<<<<

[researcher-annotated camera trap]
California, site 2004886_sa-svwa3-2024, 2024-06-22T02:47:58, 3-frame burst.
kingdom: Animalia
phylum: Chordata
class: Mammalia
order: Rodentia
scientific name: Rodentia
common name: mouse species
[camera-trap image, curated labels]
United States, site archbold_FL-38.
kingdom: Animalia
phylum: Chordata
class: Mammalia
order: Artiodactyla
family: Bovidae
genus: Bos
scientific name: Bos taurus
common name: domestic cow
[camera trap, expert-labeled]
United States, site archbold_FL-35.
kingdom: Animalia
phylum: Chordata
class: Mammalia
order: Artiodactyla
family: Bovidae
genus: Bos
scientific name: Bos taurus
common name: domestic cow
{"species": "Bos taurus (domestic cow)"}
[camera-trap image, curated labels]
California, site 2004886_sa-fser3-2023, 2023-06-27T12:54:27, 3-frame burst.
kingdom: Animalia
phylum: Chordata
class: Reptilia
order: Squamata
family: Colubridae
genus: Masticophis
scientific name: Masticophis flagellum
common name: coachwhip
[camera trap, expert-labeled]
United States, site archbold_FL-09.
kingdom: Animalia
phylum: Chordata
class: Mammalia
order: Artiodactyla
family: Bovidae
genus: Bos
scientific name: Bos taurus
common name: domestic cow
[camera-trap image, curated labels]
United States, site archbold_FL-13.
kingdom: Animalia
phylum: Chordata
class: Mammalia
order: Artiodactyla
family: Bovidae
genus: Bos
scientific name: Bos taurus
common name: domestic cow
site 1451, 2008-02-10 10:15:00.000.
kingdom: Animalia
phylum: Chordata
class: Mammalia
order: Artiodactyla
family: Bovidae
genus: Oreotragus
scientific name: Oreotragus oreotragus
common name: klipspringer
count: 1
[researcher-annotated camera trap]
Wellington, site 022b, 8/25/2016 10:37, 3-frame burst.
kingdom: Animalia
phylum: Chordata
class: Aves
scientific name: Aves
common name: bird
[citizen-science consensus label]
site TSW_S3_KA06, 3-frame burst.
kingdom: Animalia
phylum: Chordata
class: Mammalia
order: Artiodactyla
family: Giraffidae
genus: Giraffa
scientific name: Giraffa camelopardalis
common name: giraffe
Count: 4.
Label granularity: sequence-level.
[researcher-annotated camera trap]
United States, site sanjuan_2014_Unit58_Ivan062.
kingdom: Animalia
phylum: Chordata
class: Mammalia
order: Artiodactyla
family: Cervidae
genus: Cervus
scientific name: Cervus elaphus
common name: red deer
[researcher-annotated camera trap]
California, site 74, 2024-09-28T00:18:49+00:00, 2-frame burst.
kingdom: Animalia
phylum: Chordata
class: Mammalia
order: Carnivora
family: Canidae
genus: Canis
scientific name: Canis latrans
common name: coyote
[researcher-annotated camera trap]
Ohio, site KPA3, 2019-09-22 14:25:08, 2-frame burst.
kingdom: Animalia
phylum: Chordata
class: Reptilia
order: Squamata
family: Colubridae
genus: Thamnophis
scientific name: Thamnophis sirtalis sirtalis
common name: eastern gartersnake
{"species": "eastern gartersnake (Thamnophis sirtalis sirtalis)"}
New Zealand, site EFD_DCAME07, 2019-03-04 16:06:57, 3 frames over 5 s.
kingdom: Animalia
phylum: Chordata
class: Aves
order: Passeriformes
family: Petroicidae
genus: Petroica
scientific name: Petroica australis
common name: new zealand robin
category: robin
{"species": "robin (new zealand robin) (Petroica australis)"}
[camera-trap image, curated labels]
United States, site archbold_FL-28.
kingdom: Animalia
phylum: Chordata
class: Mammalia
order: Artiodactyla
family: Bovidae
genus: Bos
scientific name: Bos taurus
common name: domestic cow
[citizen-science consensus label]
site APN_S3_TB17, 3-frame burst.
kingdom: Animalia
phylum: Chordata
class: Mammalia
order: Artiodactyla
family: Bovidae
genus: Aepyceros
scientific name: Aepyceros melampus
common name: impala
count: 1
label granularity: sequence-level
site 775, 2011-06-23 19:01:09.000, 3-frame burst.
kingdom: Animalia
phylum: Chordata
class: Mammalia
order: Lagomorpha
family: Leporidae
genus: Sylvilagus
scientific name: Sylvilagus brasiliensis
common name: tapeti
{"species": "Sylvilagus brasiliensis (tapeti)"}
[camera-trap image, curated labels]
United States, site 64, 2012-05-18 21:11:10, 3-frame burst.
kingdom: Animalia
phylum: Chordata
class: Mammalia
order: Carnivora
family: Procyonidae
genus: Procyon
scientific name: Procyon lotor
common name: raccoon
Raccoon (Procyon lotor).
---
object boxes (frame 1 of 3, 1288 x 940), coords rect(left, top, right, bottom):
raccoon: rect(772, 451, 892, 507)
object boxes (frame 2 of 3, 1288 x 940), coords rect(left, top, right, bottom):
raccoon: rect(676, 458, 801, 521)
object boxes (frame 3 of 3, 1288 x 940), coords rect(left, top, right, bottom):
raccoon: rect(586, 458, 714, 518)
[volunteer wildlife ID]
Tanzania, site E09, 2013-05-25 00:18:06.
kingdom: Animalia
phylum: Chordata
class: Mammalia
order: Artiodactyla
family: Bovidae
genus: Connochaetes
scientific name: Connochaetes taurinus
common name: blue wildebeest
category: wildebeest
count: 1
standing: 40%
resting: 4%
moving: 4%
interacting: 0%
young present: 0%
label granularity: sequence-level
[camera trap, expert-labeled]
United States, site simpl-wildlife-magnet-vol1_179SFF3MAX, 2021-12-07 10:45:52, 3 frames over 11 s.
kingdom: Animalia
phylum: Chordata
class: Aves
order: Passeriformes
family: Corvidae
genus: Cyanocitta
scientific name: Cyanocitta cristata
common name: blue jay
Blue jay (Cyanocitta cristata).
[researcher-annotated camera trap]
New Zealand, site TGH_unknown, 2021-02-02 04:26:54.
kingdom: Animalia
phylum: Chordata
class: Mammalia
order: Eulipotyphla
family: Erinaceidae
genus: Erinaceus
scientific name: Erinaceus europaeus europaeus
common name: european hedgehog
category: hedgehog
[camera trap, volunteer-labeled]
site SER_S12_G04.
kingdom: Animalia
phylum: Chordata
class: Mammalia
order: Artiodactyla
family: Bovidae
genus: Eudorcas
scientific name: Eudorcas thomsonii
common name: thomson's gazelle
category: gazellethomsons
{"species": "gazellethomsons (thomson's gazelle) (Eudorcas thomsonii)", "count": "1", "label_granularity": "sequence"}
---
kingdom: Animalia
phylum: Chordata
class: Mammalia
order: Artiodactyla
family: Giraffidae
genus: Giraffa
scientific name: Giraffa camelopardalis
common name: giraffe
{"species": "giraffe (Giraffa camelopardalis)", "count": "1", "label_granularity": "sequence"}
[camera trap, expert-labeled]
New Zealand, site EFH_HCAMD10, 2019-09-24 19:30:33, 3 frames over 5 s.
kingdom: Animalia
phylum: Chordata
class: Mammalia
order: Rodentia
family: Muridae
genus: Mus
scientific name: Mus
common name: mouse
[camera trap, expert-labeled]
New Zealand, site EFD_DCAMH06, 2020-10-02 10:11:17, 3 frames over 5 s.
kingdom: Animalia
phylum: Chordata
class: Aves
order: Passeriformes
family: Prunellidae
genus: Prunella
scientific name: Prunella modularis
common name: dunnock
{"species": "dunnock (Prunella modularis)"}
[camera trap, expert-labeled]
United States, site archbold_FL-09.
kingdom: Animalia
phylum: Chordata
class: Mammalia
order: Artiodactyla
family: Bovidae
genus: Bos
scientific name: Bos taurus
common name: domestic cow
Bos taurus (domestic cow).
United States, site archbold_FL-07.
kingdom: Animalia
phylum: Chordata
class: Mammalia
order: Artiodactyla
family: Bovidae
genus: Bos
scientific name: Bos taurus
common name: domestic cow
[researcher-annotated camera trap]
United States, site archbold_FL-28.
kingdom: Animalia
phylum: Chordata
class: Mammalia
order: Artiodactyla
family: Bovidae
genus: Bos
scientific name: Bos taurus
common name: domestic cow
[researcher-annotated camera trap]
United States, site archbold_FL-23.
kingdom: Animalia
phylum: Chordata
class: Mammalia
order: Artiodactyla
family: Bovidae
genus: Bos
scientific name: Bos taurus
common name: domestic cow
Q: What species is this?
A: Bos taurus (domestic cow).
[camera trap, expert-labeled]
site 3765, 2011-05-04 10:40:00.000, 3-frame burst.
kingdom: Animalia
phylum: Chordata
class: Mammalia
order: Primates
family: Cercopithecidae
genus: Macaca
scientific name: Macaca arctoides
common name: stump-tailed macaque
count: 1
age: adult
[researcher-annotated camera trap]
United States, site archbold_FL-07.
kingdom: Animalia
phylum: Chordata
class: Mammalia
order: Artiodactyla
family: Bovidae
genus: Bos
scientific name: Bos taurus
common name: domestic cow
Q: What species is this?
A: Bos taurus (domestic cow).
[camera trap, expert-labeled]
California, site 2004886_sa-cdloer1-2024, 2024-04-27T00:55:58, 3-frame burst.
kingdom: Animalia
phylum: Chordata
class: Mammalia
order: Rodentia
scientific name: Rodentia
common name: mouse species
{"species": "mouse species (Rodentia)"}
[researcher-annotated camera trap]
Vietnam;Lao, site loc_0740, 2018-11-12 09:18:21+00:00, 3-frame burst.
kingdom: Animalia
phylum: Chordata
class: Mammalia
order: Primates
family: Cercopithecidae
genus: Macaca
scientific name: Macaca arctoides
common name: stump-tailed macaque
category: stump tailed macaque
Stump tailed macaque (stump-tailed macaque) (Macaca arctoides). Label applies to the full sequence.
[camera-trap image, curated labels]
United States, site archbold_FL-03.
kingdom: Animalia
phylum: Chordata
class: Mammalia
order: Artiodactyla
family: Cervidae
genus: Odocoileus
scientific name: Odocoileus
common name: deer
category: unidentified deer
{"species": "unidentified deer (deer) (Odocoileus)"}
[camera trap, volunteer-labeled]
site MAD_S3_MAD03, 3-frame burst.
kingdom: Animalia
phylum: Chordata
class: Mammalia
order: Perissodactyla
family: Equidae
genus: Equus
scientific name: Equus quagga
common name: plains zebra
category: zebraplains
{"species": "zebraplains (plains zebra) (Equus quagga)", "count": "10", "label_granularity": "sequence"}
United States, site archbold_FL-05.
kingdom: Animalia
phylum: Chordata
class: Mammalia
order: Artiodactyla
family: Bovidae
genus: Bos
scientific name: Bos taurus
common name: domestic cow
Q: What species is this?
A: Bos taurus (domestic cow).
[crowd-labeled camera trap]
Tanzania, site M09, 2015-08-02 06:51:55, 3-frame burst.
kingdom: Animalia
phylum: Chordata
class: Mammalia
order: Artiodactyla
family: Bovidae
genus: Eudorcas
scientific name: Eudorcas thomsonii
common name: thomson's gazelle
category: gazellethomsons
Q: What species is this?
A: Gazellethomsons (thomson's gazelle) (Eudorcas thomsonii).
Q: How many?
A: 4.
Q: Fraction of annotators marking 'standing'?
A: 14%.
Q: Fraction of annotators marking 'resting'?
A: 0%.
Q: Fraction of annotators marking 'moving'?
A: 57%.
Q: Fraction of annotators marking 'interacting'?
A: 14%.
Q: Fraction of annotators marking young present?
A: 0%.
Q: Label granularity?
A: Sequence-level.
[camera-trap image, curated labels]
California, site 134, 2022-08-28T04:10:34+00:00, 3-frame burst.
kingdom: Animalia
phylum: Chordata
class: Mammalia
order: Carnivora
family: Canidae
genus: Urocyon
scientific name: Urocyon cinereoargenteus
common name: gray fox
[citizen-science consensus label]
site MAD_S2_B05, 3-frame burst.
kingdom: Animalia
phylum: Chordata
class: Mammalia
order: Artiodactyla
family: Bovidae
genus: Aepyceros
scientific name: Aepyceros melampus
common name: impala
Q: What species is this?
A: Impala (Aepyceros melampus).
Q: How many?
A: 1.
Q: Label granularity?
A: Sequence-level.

>>>>

§ **Activity**
Filter the records for the string "interacting" and copy every line that holds it.

§ **Written answer**
interacting: 0%
Q: Fraction of annotators marking 'interacting'?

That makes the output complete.